* **Problems to solve**
1. In the post about the 40-watt transmitter, what filament voltage does the 1625 tube use?
2. Pick up the post about the 40-watt transmitter after its final sentence and continue writing it.

* **Excerpt**
┄┄┄┄┄┄┄┄┄┄
RAN Technology

All Band Inexpensive 40 Watt Transmitter


Vintage Ham Radio 0 Comments 07/09/2020 

a great "first homebrew xmtr" project

Posted By: Robert Nickels (ranickels)

 

Jay Miller KK5IM recently wrote an article in Electric Radio magazine about fulfilling his dream of building a homebrew "AM Kilowatt" transmitter (375 watts output by today's standards).     His crystal-controlled exciter that drive the 813 was based on his Novice transmitter, which was built by his grand-uncle back in the 1960s when Novice class hams were lmited to less than 75 watts and crystal control.    The design came from an 1961 ARRL Handbook article (attached below) called "All Band Inexpensive 40 watt Transmitter", that used the classic line-up of a 6AG7 oscillator followed by an 807 or 1625 PA.    (The 1625 is identical to the 807 but has a 12 volt filament, which would require a different filament connection, but was commonly available for pennies from military surplus dealers at the time).
┄┄┄┄┄┄┄┄┄┄
* **Material supplied**
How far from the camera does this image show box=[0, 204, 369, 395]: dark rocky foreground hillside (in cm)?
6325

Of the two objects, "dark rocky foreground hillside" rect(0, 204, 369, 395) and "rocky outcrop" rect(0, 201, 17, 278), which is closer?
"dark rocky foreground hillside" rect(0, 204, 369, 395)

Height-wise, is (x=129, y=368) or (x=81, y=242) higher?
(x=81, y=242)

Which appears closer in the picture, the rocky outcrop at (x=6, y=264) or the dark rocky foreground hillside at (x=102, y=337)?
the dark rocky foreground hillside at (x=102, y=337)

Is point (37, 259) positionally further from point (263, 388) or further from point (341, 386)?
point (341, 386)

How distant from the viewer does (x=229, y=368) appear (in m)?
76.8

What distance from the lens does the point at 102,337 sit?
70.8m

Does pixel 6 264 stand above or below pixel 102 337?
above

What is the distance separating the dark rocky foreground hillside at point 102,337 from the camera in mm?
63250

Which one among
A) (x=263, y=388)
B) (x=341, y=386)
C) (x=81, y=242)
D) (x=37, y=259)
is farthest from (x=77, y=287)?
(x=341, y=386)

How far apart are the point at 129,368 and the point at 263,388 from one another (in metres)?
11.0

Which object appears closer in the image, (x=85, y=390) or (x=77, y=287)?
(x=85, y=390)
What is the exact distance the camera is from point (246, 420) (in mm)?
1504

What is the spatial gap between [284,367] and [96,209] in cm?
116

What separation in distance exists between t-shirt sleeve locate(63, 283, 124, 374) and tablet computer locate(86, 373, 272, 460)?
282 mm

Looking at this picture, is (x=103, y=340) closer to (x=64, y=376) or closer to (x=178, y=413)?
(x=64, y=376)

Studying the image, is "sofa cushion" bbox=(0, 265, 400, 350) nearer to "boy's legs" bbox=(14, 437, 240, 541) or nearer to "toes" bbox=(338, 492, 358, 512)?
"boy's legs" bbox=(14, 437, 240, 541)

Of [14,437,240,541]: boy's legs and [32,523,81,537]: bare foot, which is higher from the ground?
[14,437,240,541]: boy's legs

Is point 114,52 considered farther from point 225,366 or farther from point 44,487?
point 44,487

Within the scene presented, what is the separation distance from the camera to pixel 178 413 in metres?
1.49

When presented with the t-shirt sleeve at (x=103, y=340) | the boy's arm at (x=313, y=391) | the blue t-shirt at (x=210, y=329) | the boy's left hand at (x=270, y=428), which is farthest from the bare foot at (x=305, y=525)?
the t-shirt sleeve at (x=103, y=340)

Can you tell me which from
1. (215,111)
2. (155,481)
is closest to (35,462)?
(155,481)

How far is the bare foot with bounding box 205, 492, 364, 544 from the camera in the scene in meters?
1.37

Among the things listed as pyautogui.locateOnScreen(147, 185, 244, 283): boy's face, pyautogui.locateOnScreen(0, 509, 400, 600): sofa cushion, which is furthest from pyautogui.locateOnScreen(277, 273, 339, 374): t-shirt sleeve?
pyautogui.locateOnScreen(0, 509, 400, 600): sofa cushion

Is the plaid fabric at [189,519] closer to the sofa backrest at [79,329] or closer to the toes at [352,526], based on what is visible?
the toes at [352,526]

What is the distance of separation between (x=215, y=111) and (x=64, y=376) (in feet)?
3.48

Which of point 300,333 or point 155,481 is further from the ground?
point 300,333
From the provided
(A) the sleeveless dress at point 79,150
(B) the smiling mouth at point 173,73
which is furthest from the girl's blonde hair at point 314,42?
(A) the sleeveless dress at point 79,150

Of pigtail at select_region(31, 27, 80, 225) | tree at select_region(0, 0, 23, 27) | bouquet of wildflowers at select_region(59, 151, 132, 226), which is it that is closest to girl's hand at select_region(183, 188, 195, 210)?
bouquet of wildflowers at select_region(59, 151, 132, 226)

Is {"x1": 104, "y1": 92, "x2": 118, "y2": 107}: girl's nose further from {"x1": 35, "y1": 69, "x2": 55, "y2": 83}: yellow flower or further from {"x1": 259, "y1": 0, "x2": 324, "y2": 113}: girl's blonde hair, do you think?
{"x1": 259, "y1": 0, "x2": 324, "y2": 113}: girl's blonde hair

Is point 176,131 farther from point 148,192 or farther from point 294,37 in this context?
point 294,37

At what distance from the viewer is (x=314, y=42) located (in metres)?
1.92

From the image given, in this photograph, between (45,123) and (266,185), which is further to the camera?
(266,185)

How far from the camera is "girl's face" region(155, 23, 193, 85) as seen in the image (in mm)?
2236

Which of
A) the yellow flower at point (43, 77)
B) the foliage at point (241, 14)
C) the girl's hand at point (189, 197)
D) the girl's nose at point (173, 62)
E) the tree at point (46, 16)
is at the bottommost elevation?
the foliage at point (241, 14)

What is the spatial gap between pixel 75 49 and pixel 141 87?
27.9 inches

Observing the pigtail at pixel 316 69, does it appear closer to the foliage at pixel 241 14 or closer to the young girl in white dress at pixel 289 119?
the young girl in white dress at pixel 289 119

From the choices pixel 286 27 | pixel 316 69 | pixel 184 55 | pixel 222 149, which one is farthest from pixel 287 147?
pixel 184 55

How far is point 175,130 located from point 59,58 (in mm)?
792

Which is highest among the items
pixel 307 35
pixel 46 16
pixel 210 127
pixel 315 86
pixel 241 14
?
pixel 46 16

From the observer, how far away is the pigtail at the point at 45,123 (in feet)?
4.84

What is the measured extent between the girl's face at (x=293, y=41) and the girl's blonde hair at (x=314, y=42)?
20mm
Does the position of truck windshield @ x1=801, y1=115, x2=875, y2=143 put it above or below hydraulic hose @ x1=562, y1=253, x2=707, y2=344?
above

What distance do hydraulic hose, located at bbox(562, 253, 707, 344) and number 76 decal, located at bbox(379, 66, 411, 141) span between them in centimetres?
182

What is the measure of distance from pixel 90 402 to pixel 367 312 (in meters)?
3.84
┄┄┄┄┄┄┄┄┄┄
* **Per-task outputs**
1. The 1625 uses a 12-volt filament.

2.
This circuit would be an ideal "first homebrew rig" starting point because the parts are still inexpensive and not difficult to find (variable capacitors being the possible exception),  it can be adapted to any ham band by choosing the right L-C values without the complexity of bandswitching, and it has everything needed to actually use on the air, including metering and provision for spotting the crystal requency with the receiver.   (Back in the day of crystal control it was common to work "split" where each station tuned to the crystal frequency of the other).

The coils described are made from cutting sections of  "Air Dux" to the required length.   Air Dux and similar coils were commonly available at the time and not expensive but today that's no longer the case.   For the HF range, PVC pipe is a suitable coil form, or there are articles describing how to make the exact same type of self-supported air dielectric coils using a bit of plastic and glue.   A very good article by W3JIP showing how this is done appeared in QST magazine and is also linked below.  Thanks to the ARRL for making this needed information available!

Hamfests and online sources will provide all the parts needed with a little patience.  Hammond is the best source for new power transformers and chokes and while not inexpensive, making a separate power supply as shown makes it easy to use with future projects.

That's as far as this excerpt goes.